Inadimplência em condomínios cai em São Paulo

0
306
Queda da inadimplência em condomínios de São Paulo chegou a 6,8% em novembro
Queda da inadimplência em condomínios de São Paulo chegou a 6,8% em novembro
É o que mostra o levantamento do Secovi-SP, realizado em novembro. Foram 550 processos. A inadimplência em condomínios 6,8% menor que o volume apurado em outubro

A inadimplência em condomínios de São Paulo caiu 6,8% em novembro.

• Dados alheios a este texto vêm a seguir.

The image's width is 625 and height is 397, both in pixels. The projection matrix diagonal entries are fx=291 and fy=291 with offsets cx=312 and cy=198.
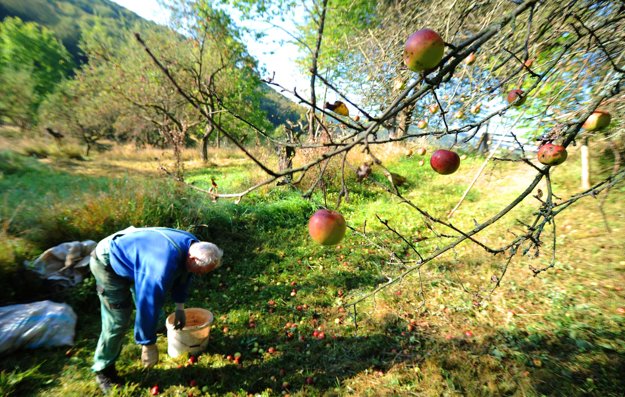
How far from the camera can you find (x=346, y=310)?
3402 mm

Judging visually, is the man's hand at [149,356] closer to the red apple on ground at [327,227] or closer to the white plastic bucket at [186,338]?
the white plastic bucket at [186,338]

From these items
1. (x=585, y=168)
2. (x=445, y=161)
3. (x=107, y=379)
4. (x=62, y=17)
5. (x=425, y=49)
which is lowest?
(x=107, y=379)

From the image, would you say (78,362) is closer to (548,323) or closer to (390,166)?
(548,323)

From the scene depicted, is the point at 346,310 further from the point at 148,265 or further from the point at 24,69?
the point at 24,69

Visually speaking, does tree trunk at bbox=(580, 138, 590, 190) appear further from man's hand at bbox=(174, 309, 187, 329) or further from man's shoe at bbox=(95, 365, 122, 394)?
man's shoe at bbox=(95, 365, 122, 394)

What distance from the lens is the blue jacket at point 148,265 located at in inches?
84.1

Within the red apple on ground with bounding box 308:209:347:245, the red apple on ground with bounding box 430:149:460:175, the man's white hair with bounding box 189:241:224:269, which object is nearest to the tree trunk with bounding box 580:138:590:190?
the red apple on ground with bounding box 430:149:460:175

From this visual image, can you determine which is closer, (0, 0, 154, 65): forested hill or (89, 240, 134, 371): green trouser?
(89, 240, 134, 371): green trouser

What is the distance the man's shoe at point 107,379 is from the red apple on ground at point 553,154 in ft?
10.9

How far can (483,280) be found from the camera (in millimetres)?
3627

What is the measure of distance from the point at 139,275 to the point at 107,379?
992 millimetres

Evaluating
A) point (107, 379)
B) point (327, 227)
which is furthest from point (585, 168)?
point (107, 379)

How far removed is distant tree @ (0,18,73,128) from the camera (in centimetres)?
1310

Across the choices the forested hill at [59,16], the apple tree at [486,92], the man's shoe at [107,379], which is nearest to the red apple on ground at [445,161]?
the apple tree at [486,92]
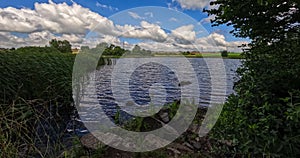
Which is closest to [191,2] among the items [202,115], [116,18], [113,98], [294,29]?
[116,18]

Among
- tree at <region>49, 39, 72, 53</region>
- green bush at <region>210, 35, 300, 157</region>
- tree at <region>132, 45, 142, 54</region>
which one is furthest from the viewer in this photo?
tree at <region>49, 39, 72, 53</region>

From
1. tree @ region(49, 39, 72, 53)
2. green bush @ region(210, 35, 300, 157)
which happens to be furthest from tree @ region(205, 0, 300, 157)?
tree @ region(49, 39, 72, 53)

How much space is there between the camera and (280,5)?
294 centimetres

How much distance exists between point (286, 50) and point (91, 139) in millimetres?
2843

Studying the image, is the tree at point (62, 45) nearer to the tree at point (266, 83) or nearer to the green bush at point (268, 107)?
the tree at point (266, 83)

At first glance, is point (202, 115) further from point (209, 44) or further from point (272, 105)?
point (272, 105)

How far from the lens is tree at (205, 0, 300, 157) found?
219 centimetres

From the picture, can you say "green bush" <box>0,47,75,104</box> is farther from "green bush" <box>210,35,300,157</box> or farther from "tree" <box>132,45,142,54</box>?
"green bush" <box>210,35,300,157</box>

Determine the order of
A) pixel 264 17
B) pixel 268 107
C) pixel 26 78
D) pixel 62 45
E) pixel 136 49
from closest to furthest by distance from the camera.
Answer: pixel 268 107 < pixel 264 17 < pixel 26 78 < pixel 136 49 < pixel 62 45

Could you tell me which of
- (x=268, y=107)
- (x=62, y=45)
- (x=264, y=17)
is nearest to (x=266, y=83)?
(x=268, y=107)

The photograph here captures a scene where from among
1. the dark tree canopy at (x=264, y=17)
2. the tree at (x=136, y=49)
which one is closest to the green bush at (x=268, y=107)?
the dark tree canopy at (x=264, y=17)

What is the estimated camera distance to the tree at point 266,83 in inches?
86.0

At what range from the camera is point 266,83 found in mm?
2611

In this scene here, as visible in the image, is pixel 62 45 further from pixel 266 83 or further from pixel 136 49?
pixel 266 83
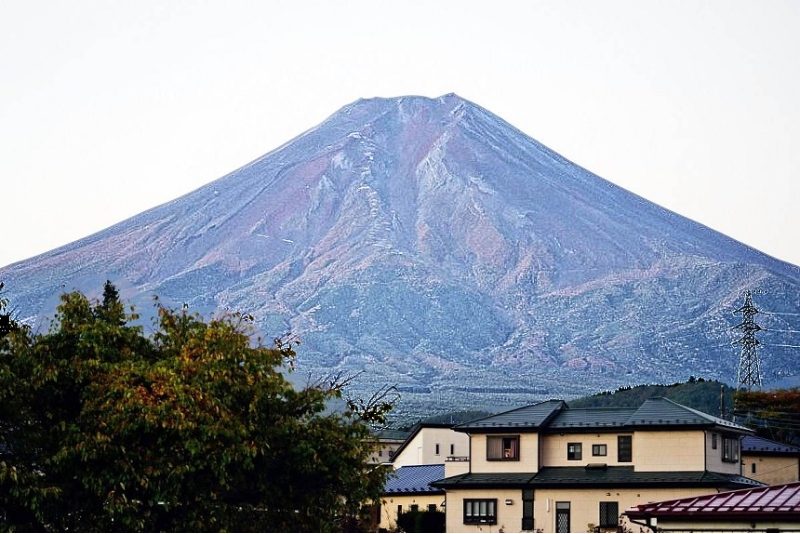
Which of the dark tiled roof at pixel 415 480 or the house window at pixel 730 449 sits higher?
the house window at pixel 730 449

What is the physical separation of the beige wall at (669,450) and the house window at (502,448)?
3.75 m

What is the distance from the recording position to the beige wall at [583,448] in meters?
48.6

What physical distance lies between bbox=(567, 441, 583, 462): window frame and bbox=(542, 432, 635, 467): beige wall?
6cm

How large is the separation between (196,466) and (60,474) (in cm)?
210

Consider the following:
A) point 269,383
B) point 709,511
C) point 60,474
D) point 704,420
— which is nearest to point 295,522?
point 269,383

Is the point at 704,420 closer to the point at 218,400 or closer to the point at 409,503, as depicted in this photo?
the point at 409,503

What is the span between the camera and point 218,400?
86.3ft

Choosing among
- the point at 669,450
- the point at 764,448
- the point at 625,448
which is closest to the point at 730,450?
the point at 669,450

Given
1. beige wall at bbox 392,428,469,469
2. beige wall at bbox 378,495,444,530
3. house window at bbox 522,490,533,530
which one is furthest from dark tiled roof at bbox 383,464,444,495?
beige wall at bbox 392,428,469,469

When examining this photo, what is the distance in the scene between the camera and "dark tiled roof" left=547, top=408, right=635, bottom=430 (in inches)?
1929

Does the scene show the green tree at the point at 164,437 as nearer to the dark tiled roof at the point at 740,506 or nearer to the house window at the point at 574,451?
the dark tiled roof at the point at 740,506

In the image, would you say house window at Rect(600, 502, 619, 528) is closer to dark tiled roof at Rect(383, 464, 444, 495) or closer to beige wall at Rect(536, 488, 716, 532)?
beige wall at Rect(536, 488, 716, 532)

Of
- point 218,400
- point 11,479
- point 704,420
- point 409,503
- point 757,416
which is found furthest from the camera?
point 757,416

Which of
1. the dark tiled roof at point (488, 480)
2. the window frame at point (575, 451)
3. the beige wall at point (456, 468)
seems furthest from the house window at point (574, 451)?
the beige wall at point (456, 468)
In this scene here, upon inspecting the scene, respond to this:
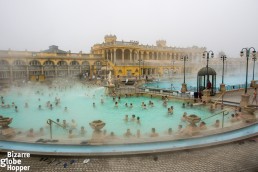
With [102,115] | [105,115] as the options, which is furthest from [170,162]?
[102,115]

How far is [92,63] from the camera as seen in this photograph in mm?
51094

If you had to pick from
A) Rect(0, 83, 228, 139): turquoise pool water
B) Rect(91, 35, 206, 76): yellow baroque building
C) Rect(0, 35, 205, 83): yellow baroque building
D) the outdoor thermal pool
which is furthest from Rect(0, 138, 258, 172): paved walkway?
Rect(91, 35, 206, 76): yellow baroque building

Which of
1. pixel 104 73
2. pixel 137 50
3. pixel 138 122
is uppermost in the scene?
pixel 137 50

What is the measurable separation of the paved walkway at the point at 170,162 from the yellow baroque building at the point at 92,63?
35126 millimetres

É o que aponta o Levantamento do Departamento de Economia e Estatística do Sindicato da Habitação (Secovi-SP), realizado no Tribunal de Justiça do Estado São Paulo sobre o volume de ações judiciais por falta de pagamento da taxa condominial.

Em novembro, foram protocoladas na cidade de São Paulo 550 ações, contra os 590 processos que deram entrada em outubro deste ano. Comparada com o mesmo mês do ano anterior (com 464 registros), a redução foi de 18,5%.

O acumulado de janeiro a novembro deste ano totaliza 4.547 ações, 52,1% a menos que as 9.491 ações ajuizadas no mesmo período de 2015.

Conforme explica Hubert Gebara, vice-presidente de Administração Imobiliária e Condomínios do Sindicato, dentre os fatores que contribuíram para reduzir as pendências neste ano estão os acordos extrajudiciais que, segundo ele, surtem efeito na maioria das vezes.

“Os inadimplentes preferem negociar, pagando parcelado, a ter seu nome inscrito nos serviços de proteção ao crédito, além da possibilidade da propositura de uma ação de cobrança judicial”, afirma o vice-presidente.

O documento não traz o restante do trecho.